📖 Overview
The Limits to Capital provides a Marxist analysis of how capitalism operates as both an economic and social system. Harvey examines capital accumulation, financial markets, and spatial relationships in capitalist development.
The book expands on Marx's theories by incorporating elements like credit systems, rent, and urban development into a broader framework. Key concepts include the role of fixed capital investments, the contradictions between mobility and fixity of capital, and capitalism's drive toward crisis.
Through technical economic analysis and concrete examples, Harvey demonstrates how capital flows through space and time while generating uneven geographical development. The work traces connections between financial instruments, property markets, and the built environment.
The text stands as a theoretical bridge between classical Marxist economics and contemporary spatial-geographic understandings of capitalism. Its insights into finance capital and crisis formation remain relevant to current economic patterns and urban transformations.
👀 Reviews
Readers describe this as a dense theoretical work that requires significant background knowledge in Marxist economics and geography. Many note it works best as a reference text rather than a cover-to-cover read.
Liked:
- Clear explanations of complex financial concepts like rent and interest
- Detailed analysis of how capital flows through real estate and urban development
- Thorough examination of crisis theory
- Strong citations and research
Disliked:
- Heavy academic language makes it inaccessible for general readers
- Some sections are repetitive
- The mathematical models can be difficult to follow
- Length and density make key points hard to extract
Ratings:
Goodreads: 4.19/5 (230 ratings)
Amazon: 4.4/5 (15 ratings)
Sample review: "This is not an easy read...but it rewards careful study. Harvey's analysis of finance capital and the credit system is worth the price alone." - Goodreads reviewer
📚 Similar books
Capital by Karl Marx
The foundational text analyzes capitalism through historical materialism, circulation of capital, and labor theory of value.
The Long Twentieth Century by Giovanni Arrighi This work traces capitalism's systemic cycles of accumulation from medieval Italy to modern America through a world-systems perspective.
The Great Transformation by Karl Polanyi The text examines the social and political upheavals of the Industrial Revolution through market society's impact on human relationships and nature.

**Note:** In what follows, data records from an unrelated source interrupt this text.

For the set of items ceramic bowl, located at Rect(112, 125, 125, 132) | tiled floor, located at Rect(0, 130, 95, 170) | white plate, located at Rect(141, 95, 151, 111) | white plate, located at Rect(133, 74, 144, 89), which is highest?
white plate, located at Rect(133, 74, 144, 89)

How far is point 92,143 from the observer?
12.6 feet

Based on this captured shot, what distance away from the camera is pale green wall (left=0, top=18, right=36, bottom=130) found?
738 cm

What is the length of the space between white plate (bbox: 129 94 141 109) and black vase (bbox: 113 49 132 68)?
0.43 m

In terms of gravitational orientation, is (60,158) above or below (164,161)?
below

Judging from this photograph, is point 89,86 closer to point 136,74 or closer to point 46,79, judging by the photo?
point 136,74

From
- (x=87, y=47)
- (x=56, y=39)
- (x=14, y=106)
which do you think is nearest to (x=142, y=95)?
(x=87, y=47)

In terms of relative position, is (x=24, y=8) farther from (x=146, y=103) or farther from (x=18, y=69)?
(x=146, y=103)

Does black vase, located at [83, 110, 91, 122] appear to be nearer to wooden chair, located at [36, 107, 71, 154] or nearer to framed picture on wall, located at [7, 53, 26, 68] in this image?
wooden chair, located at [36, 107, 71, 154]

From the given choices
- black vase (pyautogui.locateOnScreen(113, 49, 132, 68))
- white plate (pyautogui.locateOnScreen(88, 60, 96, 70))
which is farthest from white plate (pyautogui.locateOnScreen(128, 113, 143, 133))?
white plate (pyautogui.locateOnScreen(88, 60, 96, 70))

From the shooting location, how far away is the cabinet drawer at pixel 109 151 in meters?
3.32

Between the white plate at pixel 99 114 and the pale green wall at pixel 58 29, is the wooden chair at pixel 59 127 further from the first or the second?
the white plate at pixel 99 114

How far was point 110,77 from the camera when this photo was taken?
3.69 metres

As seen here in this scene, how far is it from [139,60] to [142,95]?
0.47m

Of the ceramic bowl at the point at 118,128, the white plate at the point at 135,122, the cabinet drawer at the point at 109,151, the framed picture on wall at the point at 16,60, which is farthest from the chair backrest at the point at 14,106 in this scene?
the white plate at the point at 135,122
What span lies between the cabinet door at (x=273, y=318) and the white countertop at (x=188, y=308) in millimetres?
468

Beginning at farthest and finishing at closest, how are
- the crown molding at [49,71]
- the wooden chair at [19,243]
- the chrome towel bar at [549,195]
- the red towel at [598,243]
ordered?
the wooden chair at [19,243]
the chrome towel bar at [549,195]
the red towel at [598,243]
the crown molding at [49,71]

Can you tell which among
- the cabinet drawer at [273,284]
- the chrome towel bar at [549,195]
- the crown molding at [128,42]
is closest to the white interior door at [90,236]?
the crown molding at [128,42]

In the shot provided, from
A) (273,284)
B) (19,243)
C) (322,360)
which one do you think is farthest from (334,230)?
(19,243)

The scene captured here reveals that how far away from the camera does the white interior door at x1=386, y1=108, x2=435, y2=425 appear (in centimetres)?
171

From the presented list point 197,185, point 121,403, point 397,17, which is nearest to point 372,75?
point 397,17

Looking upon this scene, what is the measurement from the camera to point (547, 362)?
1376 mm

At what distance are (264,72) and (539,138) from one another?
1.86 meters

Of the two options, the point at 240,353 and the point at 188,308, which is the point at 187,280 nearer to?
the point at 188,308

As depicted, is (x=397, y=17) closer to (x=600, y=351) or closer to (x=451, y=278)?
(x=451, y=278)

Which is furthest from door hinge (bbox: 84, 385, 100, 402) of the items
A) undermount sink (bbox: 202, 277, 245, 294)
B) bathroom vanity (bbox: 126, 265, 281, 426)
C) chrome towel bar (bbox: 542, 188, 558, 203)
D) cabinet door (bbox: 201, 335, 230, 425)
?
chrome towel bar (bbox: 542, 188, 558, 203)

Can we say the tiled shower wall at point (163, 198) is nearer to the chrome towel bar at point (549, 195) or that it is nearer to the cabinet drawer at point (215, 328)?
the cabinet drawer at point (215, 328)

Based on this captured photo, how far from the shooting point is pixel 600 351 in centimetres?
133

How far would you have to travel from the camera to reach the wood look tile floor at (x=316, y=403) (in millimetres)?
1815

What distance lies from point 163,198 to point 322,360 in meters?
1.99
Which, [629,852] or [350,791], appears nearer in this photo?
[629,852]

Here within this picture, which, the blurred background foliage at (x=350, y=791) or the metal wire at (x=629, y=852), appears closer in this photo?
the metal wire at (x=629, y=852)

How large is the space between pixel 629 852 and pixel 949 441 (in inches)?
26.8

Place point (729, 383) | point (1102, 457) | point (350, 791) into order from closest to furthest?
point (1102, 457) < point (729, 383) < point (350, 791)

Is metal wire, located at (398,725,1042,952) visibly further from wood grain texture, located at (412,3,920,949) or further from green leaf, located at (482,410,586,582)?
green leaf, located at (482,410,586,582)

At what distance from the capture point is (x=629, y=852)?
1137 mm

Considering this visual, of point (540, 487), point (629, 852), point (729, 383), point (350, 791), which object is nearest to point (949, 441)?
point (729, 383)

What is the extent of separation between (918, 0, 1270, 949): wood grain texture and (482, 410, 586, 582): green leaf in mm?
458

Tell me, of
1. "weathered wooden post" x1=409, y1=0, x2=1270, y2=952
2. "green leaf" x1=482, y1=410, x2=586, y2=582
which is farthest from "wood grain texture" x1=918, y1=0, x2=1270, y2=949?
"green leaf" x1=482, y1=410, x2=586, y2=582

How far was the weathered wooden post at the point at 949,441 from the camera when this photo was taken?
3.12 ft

Spaces of Global Capitalism by David Harvey The book builds on geographical theories of uneven development to explain capitalism's spatial dynamics and crisis tendencies.
The Production of Space by Henri Lefebvre The work develops a theory of how capitalism produces and transforms social space through political economy and everyday life.
The Long Twentieth Century by Giovanni Arrighi This work traces capitalism's systemic cycles of accumulation from medieval Italy to modern America through a world-systems perspective.
The Great Transformation by Karl Polanyi The text examines the social and political upheavals of the Industrial Revolution through market society's impact on human relationships and nature.
Spaces of Global Capitalism by David Harvey The book builds on geographical theories of uneven development to explain capitalism's spatial dynamics and crisis tendencies.
The Production of Space by Henri Lefebvre The work develops a theory of how capitalism produces and transforms social space through political economy and everyday life.
🤔 Interesting facts
📚 Though published in 1982, Harvey extensively revised The Limits to Capital in 2006 to address contemporary issues like globalization and financial crises.
🎓 The book builds upon and critiques Marx's theories while incorporating modern geographic and spatial analysis - a unique approach that helped establish the field of geographical political economy.
💡 David Harvey wrote much of the book while teaching at Johns Hopkins University, where he transformed from a quantitative geographer to one of the world's leading Marxist theorists.
🌍 The work explains economic crises through the concept of "spatial fix" - how capitalism temporarily solves its internal contradictions by expanding geographically into new markets and territories.
📊 Harvey's analysis in the book predicted several aspects of the 2008 financial crisis, particularly regarding speculation in real estate markets and the role of fictitious capital.